Cela nous amène à l’interrogation suivante. Comment faire face, en situation d’interculturalité, à des désaccords, des situations où l’on souhaiterait que l’autre change d’avis ou de position, évolue ? Pour la réflexion théologique féministe, la question se pose peut-être surtout en lien avec deux situations concrètes : la position des femmes dans les Églises, notamment la question de l’ordination des femmes, et l’accueil et l’inclusion des personnes LGBTQ+ au sein des communautés chrétiennes. Du point de vue des Églises africaines et européennes, on se trouve là dans des contextes de tension. Si l’on prend par exemple la position de l’Église protestante unie de France, celle-ci consacre les femmes au ministère pastoral depuis les années 1960. En France, plusieurs Églises protestantes acceptent l’ordination des femmes, même si certaines la refusent principalement pour des raisons d’herméneutique des textes bibliques. Au Cameroun, la consécration au ministère pastoral est généralement admise, mais il reste encore des domaines réservés aux hommes dans certaines Églises.
On constate le même écart quant à l’inclusion des personnes LGBT au sein des Églises. Là encore, pour comparer le contexte français et camerounais, l’EPUdF bénit les unions des couples de même sexe depuis le synode de Sète en 2015. Par ailleurs, comme le critère du genre ou de l’orientation sexuelle n’est pas discriminant pour la question de l’ordination des pasteurs, hommes et femmes, l’EPUdF compte dans son corps pastoral des pasteurs ouvertement homosexuels et trans. Dans de nombreux pays africains, cette situation n’est pas possible.

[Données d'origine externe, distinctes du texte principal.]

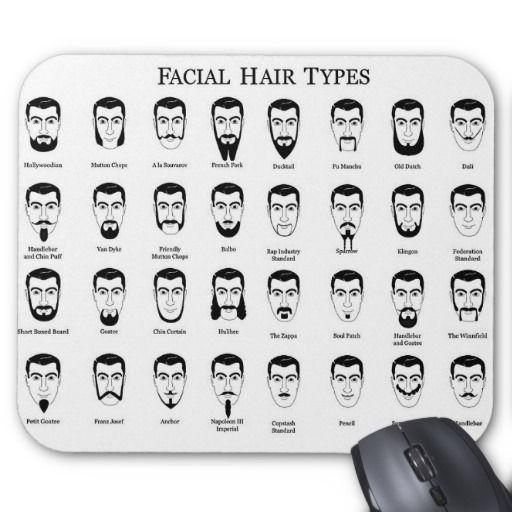 Beard Styles Mousepad Types Of Facial Hair Mens Facial Hair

Dans cette situation, le féminisme en appelle à abandonner la position de donneur de leçons (d’un côté comme de l’autre) et donc à ne pas immédiatement penser que l’on sait ce qui serait le mieux pour l’interlocutrice. Plutôt, le féminisme en appelle à des rencontres et des échanges de réflexion pour comprendre l’autre, et pour proposer des informations. Le féminisme interculturel peut se montrer capable de prendre le recul nécessaire pour dépassionner les débats et éviter les prises de position unilatérales. Il s’agit d’abord de sortir de positions où l’on pense savoir ce que l’autre devrait faire, et faire confiance à la capacité d’agir et de penser de la personne à qui l’on parle. Cela ne signifie pas que l’on cache ses convictions à l’autre. Dans la mesure où le féminisme encourage la prise en compte des différences, il importe également de partager ses convictions. Mais ce partage se fait dans l’idée de mieux faire comprendre sa position à l’autre, sans jugement.
Par ailleurs, dans des situations concrètes, Brigitte et moi avons également constaté que la place des femmes, souvent en marge des sphères officielles de pouvoir, permet d’autres types de discussions et d’échanges. Par exemple, quand il s’agit de la question de l’inclusion des personnes LGBTQ+, il est possible dans un groupe de femmes de réfléchir à l’accueil et l’intégration de personnes LGBTQ+ dans les activités concrètes de l’Église, sans pour autant passer par une prise de position officielle de l’Église. Cela contribue à une valorisation de l’autre.
Nous ne voulons pas dire que le féminisme offre toutes les réponses aux défis que pose l’interculturalité. Mais nous tenons à affirmer que, parce que le féminisme réfléchit déjà depuis de nombreuses années aux questions liées aux différences et à l’intersectionnalité, il est en mesure d’offrir un certain nombre d’outils pour modeler les discussions en situation d’interculturalité et devrait être pris en compte de manière systématique dans les problématiques liés à l’interculturalité.